Humpty Dumpty explains

`You seem very clever at explaining words, Sir,' said Alice. `Would you kindly tell me the meaning of the poem called "Jabberwocky"?'

`Let's hear it,' said Humpty Dumpty. `I can explain all the poems that were ever invented -- and a good many that haven't been invented just yet.'

This sounded very hopeful, so Alice repeated the first verse:

`Twas brillig, and the slithy toves
Did gyre and gimble in the wabe;
All mimsy were the borogoves,
And the mome raths outgrabe.

`That's enough to begin with,' Humpty Dumpty interrupted: `there are plenty of hard words there. "Brillig" means four o'clock in the afternoon -- the time when you begin broiling things for dinner.'

`That'll do very well,' said Alice: and "slithy"?'

`Well, "slithy" means "lithe and slimy." "Lithe" is the same as "active." You see it's like a portmanteau -- there are two meanings packed up into one word.'

`I see it now,' Alice remarked thoughtfully: `and what are "toves"?'

`Well, "toves" are something like badgers -- they're something like lizards -- and they're something like corkscrews.'

`They must be very curious looking creatures.'

`They are that,' said Humpty Dumpty: `also they make their nests under sun-dials -- also they live on cheese.'

`Andy what's the "gyre" and to "gimble"?'

`To "gyre" is to go round and round like a gyroscope. To "gimble" is to make holes like a gimblet.'

`And "the wabe" is the grass-plot round a sun-dial, I suppose?' said Alice, surprised at her own ingenuity.
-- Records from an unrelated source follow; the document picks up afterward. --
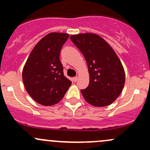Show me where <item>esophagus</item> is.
I'll return each instance as SVG.
<instances>
[{
	"instance_id": "esophagus-1",
	"label": "esophagus",
	"mask_w": 150,
	"mask_h": 150,
	"mask_svg": "<svg viewBox=\"0 0 150 150\" xmlns=\"http://www.w3.org/2000/svg\"><path fill=\"white\" fill-rule=\"evenodd\" d=\"M78 77H74V78H72V81H73L74 82H76V81H78Z\"/></svg>"
}]
</instances>
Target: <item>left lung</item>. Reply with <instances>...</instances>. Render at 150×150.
<instances>
[{"label": "left lung", "instance_id": "left-lung-1", "mask_svg": "<svg viewBox=\"0 0 150 150\" xmlns=\"http://www.w3.org/2000/svg\"><path fill=\"white\" fill-rule=\"evenodd\" d=\"M70 40L84 56L88 68L89 85L81 91L84 99L95 107L111 104L125 84V72L117 54L102 38L93 33L73 35Z\"/></svg>", "mask_w": 150, "mask_h": 150}]
</instances>
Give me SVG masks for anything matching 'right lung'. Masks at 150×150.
Segmentation results:
<instances>
[{"label": "right lung", "instance_id": "right-lung-1", "mask_svg": "<svg viewBox=\"0 0 150 150\" xmlns=\"http://www.w3.org/2000/svg\"><path fill=\"white\" fill-rule=\"evenodd\" d=\"M69 38L51 33L41 39L30 53L22 71L27 91L35 102L51 106L62 99L72 82L63 73L60 51Z\"/></svg>", "mask_w": 150, "mask_h": 150}]
</instances>
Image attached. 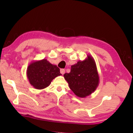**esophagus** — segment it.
Returning a JSON list of instances; mask_svg holds the SVG:
<instances>
[{
	"label": "esophagus",
	"mask_w": 133,
	"mask_h": 133,
	"mask_svg": "<svg viewBox=\"0 0 133 133\" xmlns=\"http://www.w3.org/2000/svg\"><path fill=\"white\" fill-rule=\"evenodd\" d=\"M65 73V70L64 69H60V73H61L62 74H64Z\"/></svg>",
	"instance_id": "obj_1"
}]
</instances>
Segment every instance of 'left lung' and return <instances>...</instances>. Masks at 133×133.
I'll list each match as a JSON object with an SVG mask.
<instances>
[{
    "label": "left lung",
    "mask_w": 133,
    "mask_h": 133,
    "mask_svg": "<svg viewBox=\"0 0 133 133\" xmlns=\"http://www.w3.org/2000/svg\"><path fill=\"white\" fill-rule=\"evenodd\" d=\"M70 89L80 98L92 93L98 87L99 76L94 59L90 55L71 66L69 73L64 74Z\"/></svg>",
    "instance_id": "1"
}]
</instances>
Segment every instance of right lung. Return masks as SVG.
I'll use <instances>...</instances> for the list:
<instances>
[{
	"label": "right lung",
	"instance_id": "add662e5",
	"mask_svg": "<svg viewBox=\"0 0 133 133\" xmlns=\"http://www.w3.org/2000/svg\"><path fill=\"white\" fill-rule=\"evenodd\" d=\"M61 75L59 68L45 59L31 62L26 70V76L30 84L39 90L48 87L52 80Z\"/></svg>",
	"mask_w": 133,
	"mask_h": 133
}]
</instances>
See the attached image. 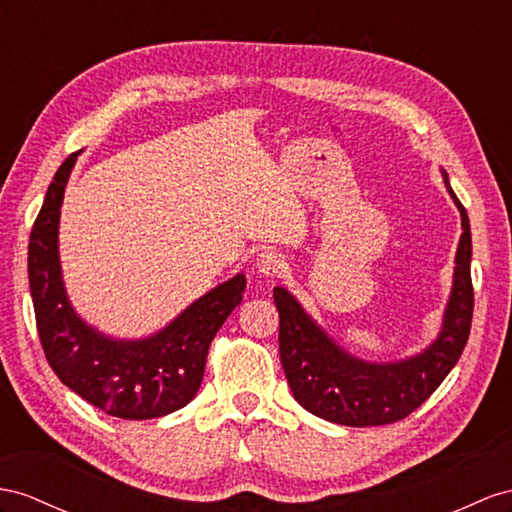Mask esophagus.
I'll list each match as a JSON object with an SVG mask.
<instances>
[{
  "label": "esophagus",
  "mask_w": 512,
  "mask_h": 512,
  "mask_svg": "<svg viewBox=\"0 0 512 512\" xmlns=\"http://www.w3.org/2000/svg\"><path fill=\"white\" fill-rule=\"evenodd\" d=\"M255 266H257V270H259L261 274H266V277H281V274H283L285 268H287L283 255L277 253V251H264V253H259Z\"/></svg>",
  "instance_id": "34e87169"
}]
</instances>
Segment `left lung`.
<instances>
[{
  "label": "left lung",
  "instance_id": "8db88e82",
  "mask_svg": "<svg viewBox=\"0 0 512 512\" xmlns=\"http://www.w3.org/2000/svg\"><path fill=\"white\" fill-rule=\"evenodd\" d=\"M445 188L461 209L463 233L456 251L454 285L441 335L422 355L400 363H365L350 357L324 335L320 326L296 303L274 287L279 309V352L287 383L298 404L326 422L342 426H383L400 422L424 404L461 359L474 313L471 285L469 218L443 173Z\"/></svg>",
  "mask_w": 512,
  "mask_h": 512
}]
</instances>
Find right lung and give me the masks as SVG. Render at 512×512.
Returning <instances> with one entry per match:
<instances>
[{
    "mask_svg": "<svg viewBox=\"0 0 512 512\" xmlns=\"http://www.w3.org/2000/svg\"><path fill=\"white\" fill-rule=\"evenodd\" d=\"M77 160L71 153L49 183L28 246V277L36 329L60 381L112 417L153 419L186 406L201 387L209 344L242 303L244 274L214 287L164 331L119 342L77 318L64 294L58 220L64 186Z\"/></svg>",
    "mask_w": 512,
    "mask_h": 512,
    "instance_id": "add662e5",
    "label": "right lung"
}]
</instances>
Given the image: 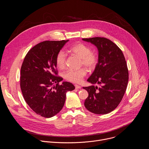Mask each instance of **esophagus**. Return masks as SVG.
I'll return each mask as SVG.
<instances>
[{"label": "esophagus", "mask_w": 149, "mask_h": 149, "mask_svg": "<svg viewBox=\"0 0 149 149\" xmlns=\"http://www.w3.org/2000/svg\"><path fill=\"white\" fill-rule=\"evenodd\" d=\"M75 87L76 89H80L81 88V87L78 86V85H75Z\"/></svg>", "instance_id": "esophagus-1"}]
</instances>
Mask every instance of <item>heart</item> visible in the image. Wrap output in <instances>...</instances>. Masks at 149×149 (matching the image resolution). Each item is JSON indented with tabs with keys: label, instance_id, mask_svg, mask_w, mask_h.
<instances>
[{
	"label": "heart",
	"instance_id": "1",
	"mask_svg": "<svg viewBox=\"0 0 149 149\" xmlns=\"http://www.w3.org/2000/svg\"><path fill=\"white\" fill-rule=\"evenodd\" d=\"M70 52L80 58L81 66H84L88 70H93L97 66L98 58L97 54L91 52L88 46L82 43H78L70 49ZM56 65L59 69L65 68L67 62V55L63 51L58 52L55 59ZM87 71L85 68L78 70H69L64 74V78L68 81L74 83H80L86 75Z\"/></svg>",
	"mask_w": 149,
	"mask_h": 149
}]
</instances>
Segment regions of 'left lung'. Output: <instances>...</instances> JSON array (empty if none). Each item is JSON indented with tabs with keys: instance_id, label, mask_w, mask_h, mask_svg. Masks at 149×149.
Wrapping results in <instances>:
<instances>
[{
	"instance_id": "obj_1",
	"label": "left lung",
	"mask_w": 149,
	"mask_h": 149,
	"mask_svg": "<svg viewBox=\"0 0 149 149\" xmlns=\"http://www.w3.org/2000/svg\"><path fill=\"white\" fill-rule=\"evenodd\" d=\"M98 51V62L87 81L100 87H83L88 93L84 105L90 112L105 114L118 105L126 91L129 70L122 51L110 39L103 37L83 38Z\"/></svg>"
}]
</instances>
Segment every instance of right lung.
Returning <instances> with one entry per match:
<instances>
[{
    "label": "right lung",
    "mask_w": 149,
    "mask_h": 149,
    "mask_svg": "<svg viewBox=\"0 0 149 149\" xmlns=\"http://www.w3.org/2000/svg\"><path fill=\"white\" fill-rule=\"evenodd\" d=\"M69 40H45L32 48L20 69V86L24 98L37 114L50 118L63 108L66 93L75 87L58 76L56 56Z\"/></svg>",
    "instance_id": "right-lung-1"
}]
</instances>
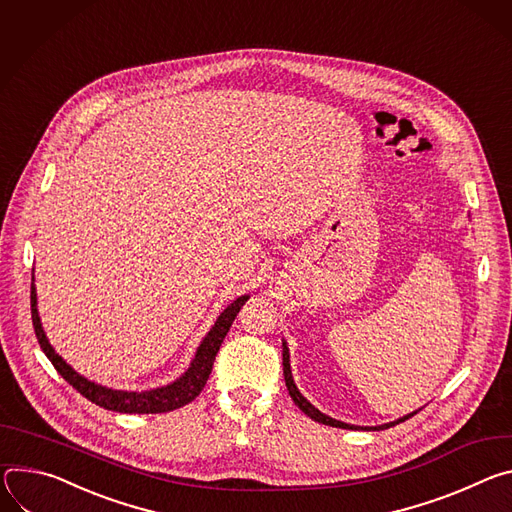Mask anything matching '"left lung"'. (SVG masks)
Returning a JSON list of instances; mask_svg holds the SVG:
<instances>
[{"instance_id": "left-lung-1", "label": "left lung", "mask_w": 512, "mask_h": 512, "mask_svg": "<svg viewBox=\"0 0 512 512\" xmlns=\"http://www.w3.org/2000/svg\"><path fill=\"white\" fill-rule=\"evenodd\" d=\"M282 372H285V382H287L289 394H291V399L295 401V405H297V407H299L307 417H311L313 421L323 423V425H329V427H339V429H374V431H380V429H388V427H392V425H399V423L407 421L409 417H413V415L417 413V411H413V413H409V415H405V417H401V419H396V421H392V423L378 425V427H358V425H350V423L337 421V419H333V417H329V415L321 413L319 409H315V407L305 399V396L299 392V388H297V384H295V380H293V372H291V362H289V348H287V342H282Z\"/></svg>"}]
</instances>
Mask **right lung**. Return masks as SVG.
<instances>
[{
  "label": "right lung",
  "mask_w": 512,
  "mask_h": 512,
  "mask_svg": "<svg viewBox=\"0 0 512 512\" xmlns=\"http://www.w3.org/2000/svg\"><path fill=\"white\" fill-rule=\"evenodd\" d=\"M248 295L238 297L234 303L227 305L223 313L217 317L215 325L209 329V333L203 337L201 346L197 348V354L189 366V370L177 378L175 382H170L160 388L152 390H142V392H130V390H113L107 386H101L97 382L87 380L79 372H75L59 354L54 352V348L48 344V337L42 329L40 317H38V301H36V287H34V274H32V289H30V307H32V325L38 337V344L46 358L52 362V366L59 372L75 390H79L85 399L91 403L107 409V411H116V413H138V415H148V413H168L181 409L195 401V396L203 390L215 356L219 352V346L223 342V337L230 331L236 315L240 313L242 305L248 301Z\"/></svg>",
  "instance_id": "add662e5"
}]
</instances>
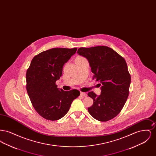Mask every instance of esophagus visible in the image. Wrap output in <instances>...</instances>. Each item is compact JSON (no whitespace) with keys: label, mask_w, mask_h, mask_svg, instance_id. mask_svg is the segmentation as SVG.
I'll use <instances>...</instances> for the list:
<instances>
[{"label":"esophagus","mask_w":156,"mask_h":156,"mask_svg":"<svg viewBox=\"0 0 156 156\" xmlns=\"http://www.w3.org/2000/svg\"><path fill=\"white\" fill-rule=\"evenodd\" d=\"M81 95L82 96V97H87V93H85V92H81Z\"/></svg>","instance_id":"esophagus-1"}]
</instances>
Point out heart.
I'll list each match as a JSON object with an SVG mask.
<instances>
[{
	"mask_svg": "<svg viewBox=\"0 0 156 156\" xmlns=\"http://www.w3.org/2000/svg\"><path fill=\"white\" fill-rule=\"evenodd\" d=\"M76 58H83V57H78Z\"/></svg>",
	"mask_w": 156,
	"mask_h": 156,
	"instance_id": "1",
	"label": "heart"
}]
</instances>
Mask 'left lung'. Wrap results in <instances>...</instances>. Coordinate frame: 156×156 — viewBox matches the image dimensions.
Returning a JSON list of instances; mask_svg holds the SVG:
<instances>
[{
    "label": "left lung",
    "instance_id": "8db88e82",
    "mask_svg": "<svg viewBox=\"0 0 156 156\" xmlns=\"http://www.w3.org/2000/svg\"><path fill=\"white\" fill-rule=\"evenodd\" d=\"M77 52L88 60L93 80L100 82V95L92 91L88 93L94 100L88 111L99 121L111 120L122 111L129 96L131 76L125 59L107 46L81 47Z\"/></svg>",
    "mask_w": 156,
    "mask_h": 156
}]
</instances>
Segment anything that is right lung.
<instances>
[{
    "label": "right lung",
    "mask_w": 156,
    "mask_h": 156,
    "mask_svg": "<svg viewBox=\"0 0 156 156\" xmlns=\"http://www.w3.org/2000/svg\"><path fill=\"white\" fill-rule=\"evenodd\" d=\"M76 50L54 48L40 52L31 61L26 72V89L34 108L44 119L62 118L80 95L78 90H63L55 84L62 75L64 64Z\"/></svg>",
    "instance_id": "add662e5"
}]
</instances>
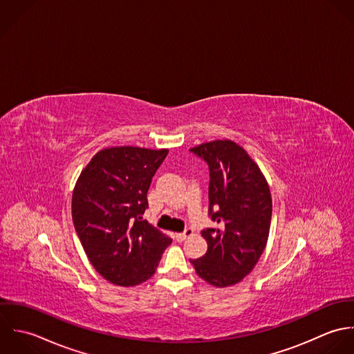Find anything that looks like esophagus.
<instances>
[{
    "label": "esophagus",
    "mask_w": 354,
    "mask_h": 354,
    "mask_svg": "<svg viewBox=\"0 0 354 354\" xmlns=\"http://www.w3.org/2000/svg\"><path fill=\"white\" fill-rule=\"evenodd\" d=\"M194 234V231H193V228H186L183 232H179V234H176L175 235V238L178 239V241H185V239H187V238H190L192 235Z\"/></svg>",
    "instance_id": "1"
}]
</instances>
`Of course it is. It's called "wabe," you know, because it goes a long way before it, and a long way behind it -- '

`And a long way beyond it on each side,' Alice added.

`Exactly so. Well, then, "mimsy" is "flimsy and miserable" (there's another portmanteau for you). And a "borogove" is a thing shabby-looking bird with its feathers sticking out all round -- something like a live mop.'

`And then "mome raths"?' said Alice. `I'm afraid I'm giving you a great deal of trouble.'

`Well, a "rath" is a sort of green pig: but "mome" I'm not certain about. I think it's short for "from home" -- meaning that they'd lost their way, you know.'

`And what does "outgrabe" mean?'

`Well, "outgribing" is something between bellowing and whistling, with a kind of sneeze in the middle: however, you'll hear it done, maybe -- down in the wood yonder -- and when you've once heard it you'll be quite content.